Inequality statistics by sex and by ethnicity are presented here. 

The excess burden of cancer in men in the UK

In general men are at significantly greater risk than women from nearly all of the common cancers that occur in both sexes, with the exception of breast cancer. A report on the burden in men is now available (a revision of a report originally produced by Cancer Research UK, the National Cancer Intelligence Network, Leeds Metropolitan University and the Men’s Health Forum in 2009).

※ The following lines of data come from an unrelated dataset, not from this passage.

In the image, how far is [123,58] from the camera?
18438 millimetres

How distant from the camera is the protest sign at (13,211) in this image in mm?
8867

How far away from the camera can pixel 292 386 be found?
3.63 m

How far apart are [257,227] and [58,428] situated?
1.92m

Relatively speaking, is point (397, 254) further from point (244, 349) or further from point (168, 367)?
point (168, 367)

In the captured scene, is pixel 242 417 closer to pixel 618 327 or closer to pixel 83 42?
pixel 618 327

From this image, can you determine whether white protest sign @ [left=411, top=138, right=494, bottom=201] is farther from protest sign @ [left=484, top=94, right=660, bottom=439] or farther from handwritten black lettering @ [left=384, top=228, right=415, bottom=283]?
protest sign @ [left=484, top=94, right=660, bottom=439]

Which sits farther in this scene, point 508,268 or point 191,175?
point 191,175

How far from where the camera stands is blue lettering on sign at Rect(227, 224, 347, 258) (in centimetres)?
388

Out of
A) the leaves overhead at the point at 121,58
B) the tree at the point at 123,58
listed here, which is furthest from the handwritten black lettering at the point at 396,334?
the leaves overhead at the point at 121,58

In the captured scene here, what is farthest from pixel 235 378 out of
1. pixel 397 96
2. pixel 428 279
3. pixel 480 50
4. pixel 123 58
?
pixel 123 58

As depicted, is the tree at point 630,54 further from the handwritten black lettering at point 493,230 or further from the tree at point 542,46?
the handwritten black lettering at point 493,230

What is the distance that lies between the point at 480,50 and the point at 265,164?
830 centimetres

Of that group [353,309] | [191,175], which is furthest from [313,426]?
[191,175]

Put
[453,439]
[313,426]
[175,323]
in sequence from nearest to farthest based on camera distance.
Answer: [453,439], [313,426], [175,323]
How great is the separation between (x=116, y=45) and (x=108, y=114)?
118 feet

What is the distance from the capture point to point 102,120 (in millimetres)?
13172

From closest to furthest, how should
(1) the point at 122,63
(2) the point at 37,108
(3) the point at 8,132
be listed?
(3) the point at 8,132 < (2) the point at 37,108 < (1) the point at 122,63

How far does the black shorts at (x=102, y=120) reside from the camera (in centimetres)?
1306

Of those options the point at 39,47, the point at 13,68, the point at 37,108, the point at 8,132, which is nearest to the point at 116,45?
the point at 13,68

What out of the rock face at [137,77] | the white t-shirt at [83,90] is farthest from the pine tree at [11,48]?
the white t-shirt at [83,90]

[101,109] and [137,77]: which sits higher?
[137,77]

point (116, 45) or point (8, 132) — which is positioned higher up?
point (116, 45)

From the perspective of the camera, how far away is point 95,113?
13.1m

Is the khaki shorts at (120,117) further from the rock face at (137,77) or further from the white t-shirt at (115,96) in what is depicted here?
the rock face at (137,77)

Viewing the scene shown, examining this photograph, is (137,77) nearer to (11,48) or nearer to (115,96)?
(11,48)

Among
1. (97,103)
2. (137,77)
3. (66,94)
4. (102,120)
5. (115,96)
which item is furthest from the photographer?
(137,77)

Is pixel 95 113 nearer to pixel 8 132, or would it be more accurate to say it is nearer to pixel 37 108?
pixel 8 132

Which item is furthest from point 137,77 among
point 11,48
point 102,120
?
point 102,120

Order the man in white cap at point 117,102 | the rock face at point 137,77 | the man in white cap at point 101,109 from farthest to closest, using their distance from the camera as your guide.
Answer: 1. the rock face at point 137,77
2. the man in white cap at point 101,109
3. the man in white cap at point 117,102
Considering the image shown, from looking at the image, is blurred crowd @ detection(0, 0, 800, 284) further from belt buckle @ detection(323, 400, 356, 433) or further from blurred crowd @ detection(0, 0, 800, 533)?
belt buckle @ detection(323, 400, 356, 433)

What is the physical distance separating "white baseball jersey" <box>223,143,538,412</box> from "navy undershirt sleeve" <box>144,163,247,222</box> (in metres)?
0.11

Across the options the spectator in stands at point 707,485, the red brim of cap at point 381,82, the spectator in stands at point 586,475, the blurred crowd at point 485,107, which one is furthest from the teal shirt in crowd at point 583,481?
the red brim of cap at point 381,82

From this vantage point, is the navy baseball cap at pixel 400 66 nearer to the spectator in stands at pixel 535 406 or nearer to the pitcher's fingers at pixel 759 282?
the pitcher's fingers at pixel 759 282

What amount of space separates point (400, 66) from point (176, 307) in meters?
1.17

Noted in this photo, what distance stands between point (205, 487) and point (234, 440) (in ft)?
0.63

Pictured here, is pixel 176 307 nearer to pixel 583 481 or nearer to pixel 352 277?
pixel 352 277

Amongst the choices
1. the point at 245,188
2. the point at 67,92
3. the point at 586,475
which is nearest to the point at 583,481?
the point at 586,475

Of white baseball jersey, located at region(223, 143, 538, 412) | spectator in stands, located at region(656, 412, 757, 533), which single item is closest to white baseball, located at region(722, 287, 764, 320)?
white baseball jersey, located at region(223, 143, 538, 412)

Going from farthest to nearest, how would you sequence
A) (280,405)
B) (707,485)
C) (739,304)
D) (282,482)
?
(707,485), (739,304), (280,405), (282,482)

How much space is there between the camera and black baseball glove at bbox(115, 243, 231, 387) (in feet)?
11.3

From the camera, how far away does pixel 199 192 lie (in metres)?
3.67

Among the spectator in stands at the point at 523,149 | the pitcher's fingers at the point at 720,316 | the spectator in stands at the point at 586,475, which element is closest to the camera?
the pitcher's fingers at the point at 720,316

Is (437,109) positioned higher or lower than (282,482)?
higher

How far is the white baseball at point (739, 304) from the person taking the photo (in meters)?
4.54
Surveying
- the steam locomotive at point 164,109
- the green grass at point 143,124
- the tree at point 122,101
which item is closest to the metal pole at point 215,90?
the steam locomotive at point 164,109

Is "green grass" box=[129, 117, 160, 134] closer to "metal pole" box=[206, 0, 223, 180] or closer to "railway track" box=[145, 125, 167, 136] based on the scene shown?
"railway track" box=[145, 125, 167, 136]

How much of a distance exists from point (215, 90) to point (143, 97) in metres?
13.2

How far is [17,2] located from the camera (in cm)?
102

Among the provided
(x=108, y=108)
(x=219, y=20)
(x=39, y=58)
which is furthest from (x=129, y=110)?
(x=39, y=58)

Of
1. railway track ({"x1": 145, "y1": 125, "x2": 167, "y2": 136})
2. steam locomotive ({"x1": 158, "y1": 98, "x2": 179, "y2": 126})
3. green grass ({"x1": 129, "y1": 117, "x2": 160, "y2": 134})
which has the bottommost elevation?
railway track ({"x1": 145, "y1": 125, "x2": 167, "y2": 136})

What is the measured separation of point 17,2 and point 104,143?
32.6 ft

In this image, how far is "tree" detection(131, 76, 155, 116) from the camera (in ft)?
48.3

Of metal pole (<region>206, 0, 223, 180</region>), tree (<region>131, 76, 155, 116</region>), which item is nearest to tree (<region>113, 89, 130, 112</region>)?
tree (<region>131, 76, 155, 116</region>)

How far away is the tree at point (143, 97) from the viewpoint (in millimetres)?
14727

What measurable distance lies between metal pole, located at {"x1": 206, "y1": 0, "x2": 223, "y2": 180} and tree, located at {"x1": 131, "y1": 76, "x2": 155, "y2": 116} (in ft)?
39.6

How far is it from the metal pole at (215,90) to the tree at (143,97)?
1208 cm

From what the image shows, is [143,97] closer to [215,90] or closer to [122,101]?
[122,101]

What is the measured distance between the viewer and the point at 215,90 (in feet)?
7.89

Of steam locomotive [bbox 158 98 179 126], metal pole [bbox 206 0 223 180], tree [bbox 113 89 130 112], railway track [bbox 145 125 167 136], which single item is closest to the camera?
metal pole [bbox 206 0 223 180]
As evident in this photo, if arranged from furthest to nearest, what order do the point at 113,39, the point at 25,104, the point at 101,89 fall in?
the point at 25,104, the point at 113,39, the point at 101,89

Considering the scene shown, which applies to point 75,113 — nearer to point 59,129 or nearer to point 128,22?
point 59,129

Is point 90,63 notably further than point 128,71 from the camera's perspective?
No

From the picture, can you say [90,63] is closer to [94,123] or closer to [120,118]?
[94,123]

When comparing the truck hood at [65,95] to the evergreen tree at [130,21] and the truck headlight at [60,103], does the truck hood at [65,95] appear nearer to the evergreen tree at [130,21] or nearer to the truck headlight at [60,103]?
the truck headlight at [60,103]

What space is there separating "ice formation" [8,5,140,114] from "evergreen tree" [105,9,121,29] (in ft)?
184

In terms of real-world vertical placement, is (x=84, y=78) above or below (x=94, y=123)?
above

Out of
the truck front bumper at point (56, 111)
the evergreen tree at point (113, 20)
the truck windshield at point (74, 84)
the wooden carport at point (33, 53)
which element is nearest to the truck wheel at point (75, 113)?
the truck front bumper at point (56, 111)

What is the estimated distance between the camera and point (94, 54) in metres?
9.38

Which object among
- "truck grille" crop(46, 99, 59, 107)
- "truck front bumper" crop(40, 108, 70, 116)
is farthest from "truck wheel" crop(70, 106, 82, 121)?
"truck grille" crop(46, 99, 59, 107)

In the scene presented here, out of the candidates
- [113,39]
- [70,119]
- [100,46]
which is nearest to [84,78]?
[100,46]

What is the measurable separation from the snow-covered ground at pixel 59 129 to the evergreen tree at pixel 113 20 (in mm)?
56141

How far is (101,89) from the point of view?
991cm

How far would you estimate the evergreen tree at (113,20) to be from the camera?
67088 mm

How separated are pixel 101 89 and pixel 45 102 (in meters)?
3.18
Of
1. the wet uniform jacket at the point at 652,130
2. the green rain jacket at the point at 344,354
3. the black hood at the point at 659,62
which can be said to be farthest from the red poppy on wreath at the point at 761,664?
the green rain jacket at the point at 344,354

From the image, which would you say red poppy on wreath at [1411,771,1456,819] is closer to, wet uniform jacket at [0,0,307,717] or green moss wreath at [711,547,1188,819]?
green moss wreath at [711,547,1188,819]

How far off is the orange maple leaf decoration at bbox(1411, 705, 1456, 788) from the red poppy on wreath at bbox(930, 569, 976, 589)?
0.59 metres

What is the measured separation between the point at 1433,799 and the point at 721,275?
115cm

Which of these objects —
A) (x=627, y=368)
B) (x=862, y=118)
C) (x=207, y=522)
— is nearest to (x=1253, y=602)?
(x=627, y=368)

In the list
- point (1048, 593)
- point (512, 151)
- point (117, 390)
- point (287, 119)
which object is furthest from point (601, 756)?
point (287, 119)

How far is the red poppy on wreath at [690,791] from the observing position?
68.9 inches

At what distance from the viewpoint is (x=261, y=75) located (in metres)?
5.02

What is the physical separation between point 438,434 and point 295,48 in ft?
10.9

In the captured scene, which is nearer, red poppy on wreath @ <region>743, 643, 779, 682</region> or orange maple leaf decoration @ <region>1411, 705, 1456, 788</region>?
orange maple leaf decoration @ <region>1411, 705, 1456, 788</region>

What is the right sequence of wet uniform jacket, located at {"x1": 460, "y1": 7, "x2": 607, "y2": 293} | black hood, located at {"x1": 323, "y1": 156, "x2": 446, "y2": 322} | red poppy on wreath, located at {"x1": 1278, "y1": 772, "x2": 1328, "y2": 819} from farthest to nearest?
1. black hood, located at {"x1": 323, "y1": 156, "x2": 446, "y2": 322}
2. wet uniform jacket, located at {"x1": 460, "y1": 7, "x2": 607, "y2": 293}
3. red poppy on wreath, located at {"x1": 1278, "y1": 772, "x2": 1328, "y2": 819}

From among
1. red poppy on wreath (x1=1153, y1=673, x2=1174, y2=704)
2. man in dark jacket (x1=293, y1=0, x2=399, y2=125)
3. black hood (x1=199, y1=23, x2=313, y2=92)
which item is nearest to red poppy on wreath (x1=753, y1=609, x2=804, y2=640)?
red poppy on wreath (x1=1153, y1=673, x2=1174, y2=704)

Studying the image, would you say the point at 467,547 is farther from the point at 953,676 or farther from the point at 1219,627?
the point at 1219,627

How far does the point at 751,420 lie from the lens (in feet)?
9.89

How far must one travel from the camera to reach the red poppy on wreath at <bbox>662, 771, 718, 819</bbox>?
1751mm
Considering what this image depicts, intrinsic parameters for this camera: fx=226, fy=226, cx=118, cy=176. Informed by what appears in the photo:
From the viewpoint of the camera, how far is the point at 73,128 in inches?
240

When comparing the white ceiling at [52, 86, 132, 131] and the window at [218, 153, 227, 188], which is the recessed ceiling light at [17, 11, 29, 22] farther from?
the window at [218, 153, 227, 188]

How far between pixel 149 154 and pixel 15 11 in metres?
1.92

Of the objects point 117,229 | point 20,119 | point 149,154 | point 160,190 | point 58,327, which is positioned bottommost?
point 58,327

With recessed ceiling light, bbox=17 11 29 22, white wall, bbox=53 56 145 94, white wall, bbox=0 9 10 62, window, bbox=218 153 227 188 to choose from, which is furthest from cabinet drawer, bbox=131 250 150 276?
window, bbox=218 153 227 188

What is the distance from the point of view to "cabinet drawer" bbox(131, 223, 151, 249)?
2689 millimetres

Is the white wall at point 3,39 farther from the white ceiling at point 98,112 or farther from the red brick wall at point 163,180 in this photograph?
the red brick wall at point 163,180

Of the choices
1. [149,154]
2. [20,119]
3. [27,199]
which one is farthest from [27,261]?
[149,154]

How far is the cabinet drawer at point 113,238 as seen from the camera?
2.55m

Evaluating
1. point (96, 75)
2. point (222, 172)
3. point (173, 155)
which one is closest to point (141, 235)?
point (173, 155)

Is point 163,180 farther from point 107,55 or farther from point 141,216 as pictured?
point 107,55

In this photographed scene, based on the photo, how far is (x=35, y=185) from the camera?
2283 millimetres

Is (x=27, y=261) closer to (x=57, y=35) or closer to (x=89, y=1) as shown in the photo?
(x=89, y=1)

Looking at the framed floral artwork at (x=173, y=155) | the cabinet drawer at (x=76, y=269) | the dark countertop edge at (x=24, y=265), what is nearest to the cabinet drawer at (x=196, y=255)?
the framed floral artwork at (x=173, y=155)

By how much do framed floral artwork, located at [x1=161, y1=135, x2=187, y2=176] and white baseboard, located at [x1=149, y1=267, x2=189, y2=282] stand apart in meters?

The latest statistics on the overall burden of cancer among males in the UK is presented, along with an outline of the extent of the differences between the sexes.

The report explores the inequalities though core incidence and mortality statistics, male-specific cancers, death rate ratios, survival at one-, five- and ten-year intervals, incidence rate ratios, and lifetime risk.

All figures and calculations in this report are based on data prepared for or complied by Cancer Research UK’s Statistical information Team in January 2013. 

To reference this report we recommend the following citation format:

Cancer Research UK, Men’s Health Forum and NCIN (2013). Cancer Statistics Report – The Excess Burden of cancer in Men in the UK. London: Cancer Research UK.

To see the original article for the 2009 report: White AK, et al. Men’s Health and the Excess Burden of Cancer in Men. Eur Urol Suppl 2010;9(3):467-470.

An overview of the cancers affecting men (in terms of incidence, mortality and survival), a discussion of causes and prevention and Cancer Research UK’s work in these areas is presented in our new briefing on men’s cancers.

To reference this report we recommend the following citation format:

Cancer Research UK (2013). Men’s Cancer Briefing. London: Cancer Research UK.

section reviewed 29/01/13
section updated 29/01/13

Cancer incidence and survival by major ethnic group

Cancer Research UK and the National Cancer Intelligence Network have presented a national picture of cancer and ethnicity in England using data from the Cancer Registries and Hospital Episode Statistics (HES) in a joint report in 2009, which was the first analysis of cancer incidence and survival by major ethnic group and reviewed all cases of cancer diagnosed in England between 2002 and 2006.

The report found that while people from the Black and Minority Ethnic (BME) groups are at a lower risk overall from cancer than the White population, the report highlights the increased risk of certain cancers in the Asian and Black ethnic groups. The report also shows that the Asian and Black women have lower survival than the White ethnic group for females diagnosed with breast cancer aged under 65 years.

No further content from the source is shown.